Je me demande parfois si
Entre celles et ceux qui voient le monde en ou
Et les autres, qui d’abord le perçoivent en et,
La différence est de nature ou bien de caractère,
Psychologique ou de raison.

Ceux qui,
Toujours et partout,
Veulent que les choses soient ceci ou bien cela,
Et refusent qu’elles puissent être et ceci et cela,
le veulent-ils vraiment ou le voient-ils ainsi ?

Et celles qui,
Dans la moiteur et l’épaisseur du monde,
Et sa difficulté et sa complexité,
Décèlent des raisons simples, des causes univoques,
Vivent-ils ainsi le monde ou le pensent-ils ainsi ?

Choisir…,
Faut-il choisir toujours et ne peut-on parfois,
Dans les limbes du choix demeurer à jamais,
A tous les rateliers s’arrêtant et mangeant,
pour trancher autrement le dimemme de l’âne,
De l’âne et de l’âme dont parle Buridan ?

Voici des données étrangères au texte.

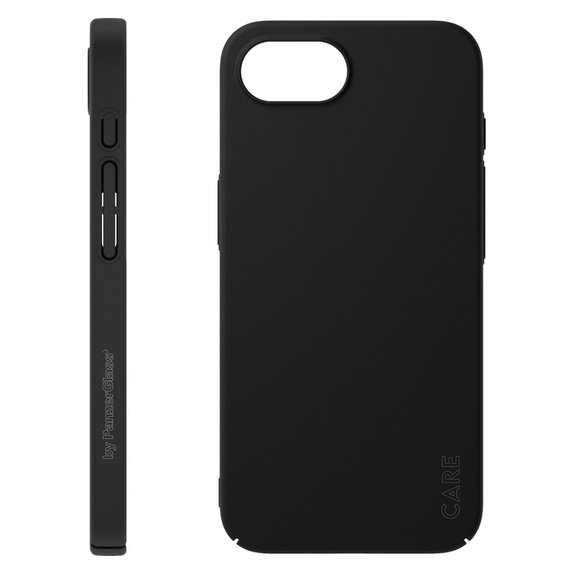 Ovitek SL1M z MagSAFE by PanzerGlass za iPhone 17e/16e, Črna, PanzerGlass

Je me demande aussi parfois (souvent ?)
S’il n’y a pas,
Dans ce désir que j’ai de prendre mes distances,
Ce droit que je défends à l’humour et au rire,
Cette sorte de louange à la légèreté,
Une certaine frivolité,
Une façon d’inanité,
Une forme de vacuité.

Et ne serait-ce pas, finalement, plutôt moi,
Que sa futilité, son caractère flottant,
Désinvolte et superficiel,
Rendrait dans les faits incapable
De profondeur, de gravité,
De vérité et de pure entièreté ?

Et toutes ces questions, parfois, me viennent en bouche
Et tournent dans ma tête et tournent, tournent et tournent,
Et me laissent troublé.

Et puis passe le temps et puis je les oublie.


La photo a été prise dans le Morbihan près de Porh Nèze.
J’aime bien les estrans, ces endroits pleins de et ; ces lieux où la mer à la terre s’enlace.